INPUT DATA:

- Opening Delimiter -

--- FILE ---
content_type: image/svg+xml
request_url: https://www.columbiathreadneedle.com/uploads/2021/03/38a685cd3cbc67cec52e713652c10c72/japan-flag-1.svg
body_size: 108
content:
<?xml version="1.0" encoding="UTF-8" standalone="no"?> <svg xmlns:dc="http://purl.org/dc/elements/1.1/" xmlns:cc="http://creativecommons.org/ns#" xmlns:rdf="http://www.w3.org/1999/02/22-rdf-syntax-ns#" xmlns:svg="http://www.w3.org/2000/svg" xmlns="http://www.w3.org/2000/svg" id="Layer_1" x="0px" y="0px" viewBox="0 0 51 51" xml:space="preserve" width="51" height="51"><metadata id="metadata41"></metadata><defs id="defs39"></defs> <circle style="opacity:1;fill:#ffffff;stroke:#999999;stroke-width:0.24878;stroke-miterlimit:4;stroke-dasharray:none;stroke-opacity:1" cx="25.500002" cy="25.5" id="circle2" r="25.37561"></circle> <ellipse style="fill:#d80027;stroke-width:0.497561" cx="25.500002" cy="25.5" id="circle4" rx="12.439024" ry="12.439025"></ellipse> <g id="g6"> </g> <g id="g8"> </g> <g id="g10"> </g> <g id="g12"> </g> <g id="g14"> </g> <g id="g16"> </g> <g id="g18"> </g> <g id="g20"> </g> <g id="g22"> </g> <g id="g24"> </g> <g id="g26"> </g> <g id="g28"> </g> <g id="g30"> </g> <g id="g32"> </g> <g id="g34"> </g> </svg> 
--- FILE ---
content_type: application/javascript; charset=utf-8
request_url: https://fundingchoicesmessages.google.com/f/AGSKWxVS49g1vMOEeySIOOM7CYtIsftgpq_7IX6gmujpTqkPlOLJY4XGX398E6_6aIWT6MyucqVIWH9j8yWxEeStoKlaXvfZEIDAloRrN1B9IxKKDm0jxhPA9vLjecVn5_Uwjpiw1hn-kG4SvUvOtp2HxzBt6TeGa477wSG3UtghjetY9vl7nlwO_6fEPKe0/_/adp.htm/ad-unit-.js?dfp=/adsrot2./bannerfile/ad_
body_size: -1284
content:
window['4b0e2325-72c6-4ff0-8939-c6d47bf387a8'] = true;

- Closing Delimiter -

REQUIRED ACTION: Once the line with "content_type: application/javascript; charset=utf-8" is located in the data above, repeat it and every later line through the end, exactly.

WRITTEN RESPONSE:
content_type: application/javascript; charset=utf-8
request_url: https://fundingchoicesmessages.google.com/f/AGSKWxVS49g1vMOEeySIOOM7CYtIsftgpq_7IX6gmujpTqkPlOLJY4XGX398E6_6aIWT6MyucqVIWH9j8yWxEeStoKlaXvfZEIDAloRrN1B9IxKKDm0jxhPA9vLjecVn5_Uwjpiw1hn-kG4SvUvOtp2HxzBt6TeGa477wSG3UtghjetY9vl7nlwO_6fEPKe0/_/adp.htm/ad-unit-.js?dfp=/adsrot2./bannerfile/ad_
body_size: -1284
content:
window['4b0e2325-72c6-4ff0-8939-c6d47bf387a8'] = true;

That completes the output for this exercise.